§ Given passage
Tuesday, February 19, 2013

Turn Heartache to Poetry

Ending a romantic relationship may be necessary, but it can also be unbelievably painful. In the aftermath, you spend your days with your head on a pillow and covers up to your chin. You stay up all night and then listen to the birds sing early morning hymns. You veg out on the couch watching reruns of outdated sitcoms or dramas. You avoid phone calls and texts, and if you do eat something, it's normally something cheesy like Cheetos or you drink something hot like black tea. Your mentality is to give in to self pity and give up on everything else. Well, here's one way you can combat your feelings of pain, hurt, anger, and poor self worth. Put pen to paper or finger to key pad and turn your heartache into poetry.
 

Check out my three-part break up poem and tell me what you think.



The Breakup
He filleted my heart with words
— deliberate, trimmed of sentiment
blunt and laced with sanctimony —
his voice, all piss and vinegar.

§ Task
Return the part of the heartache post from "Tuesday, February 19, 2013" to "what you think.", copied word for word.

[Rows from a spatial reasoning dataset]
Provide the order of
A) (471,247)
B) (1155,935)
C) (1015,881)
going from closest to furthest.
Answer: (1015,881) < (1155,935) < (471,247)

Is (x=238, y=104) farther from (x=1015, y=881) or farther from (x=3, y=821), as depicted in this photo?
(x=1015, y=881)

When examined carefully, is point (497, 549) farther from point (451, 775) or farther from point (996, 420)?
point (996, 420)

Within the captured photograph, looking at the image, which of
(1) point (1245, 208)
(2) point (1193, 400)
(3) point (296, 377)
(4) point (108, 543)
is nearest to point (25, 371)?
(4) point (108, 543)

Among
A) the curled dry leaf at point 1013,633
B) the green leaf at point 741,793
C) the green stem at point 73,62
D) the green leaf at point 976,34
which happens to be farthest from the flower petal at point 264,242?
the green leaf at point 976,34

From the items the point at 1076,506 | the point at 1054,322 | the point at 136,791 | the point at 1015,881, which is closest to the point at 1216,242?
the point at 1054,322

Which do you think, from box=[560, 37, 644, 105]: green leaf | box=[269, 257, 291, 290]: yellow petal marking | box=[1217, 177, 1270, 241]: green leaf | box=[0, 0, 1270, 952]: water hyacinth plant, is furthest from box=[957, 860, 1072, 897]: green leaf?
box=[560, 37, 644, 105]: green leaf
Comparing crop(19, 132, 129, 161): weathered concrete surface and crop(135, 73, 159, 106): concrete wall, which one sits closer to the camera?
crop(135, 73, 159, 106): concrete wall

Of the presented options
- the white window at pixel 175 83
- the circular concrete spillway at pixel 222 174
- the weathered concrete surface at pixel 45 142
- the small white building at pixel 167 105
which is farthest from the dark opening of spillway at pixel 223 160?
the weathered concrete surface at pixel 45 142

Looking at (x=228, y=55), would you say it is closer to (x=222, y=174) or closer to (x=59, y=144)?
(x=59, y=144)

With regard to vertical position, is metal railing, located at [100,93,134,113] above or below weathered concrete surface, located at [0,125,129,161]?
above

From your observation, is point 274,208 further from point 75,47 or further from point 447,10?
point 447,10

§ Exercise output
Tuesday, February 19, 2013

Turn Heartache to Poetry

Ending a romantic relationship may be necessary, but it can also be unbelievably painful. In the aftermath, you spend your days with your head on a pillow and covers up to your chin. You stay up all night and then listen to the birds sing early morning hymns. You veg out on the couch watching reruns of outdated sitcoms or dramas. You avoid phone calls and texts, and if you do eat something, it's normally something cheesy like Cheetos or you drink something hot like black tea. Your mentality is to give in to self pity and give up on everything else. Well, here's one way you can combat your feelings of pain, hurt, anger, and poor self worth. Put pen to paper or finger to key pad and turn your heartache into poetry.
 

Check out my three-part break up poem and tell me what you think.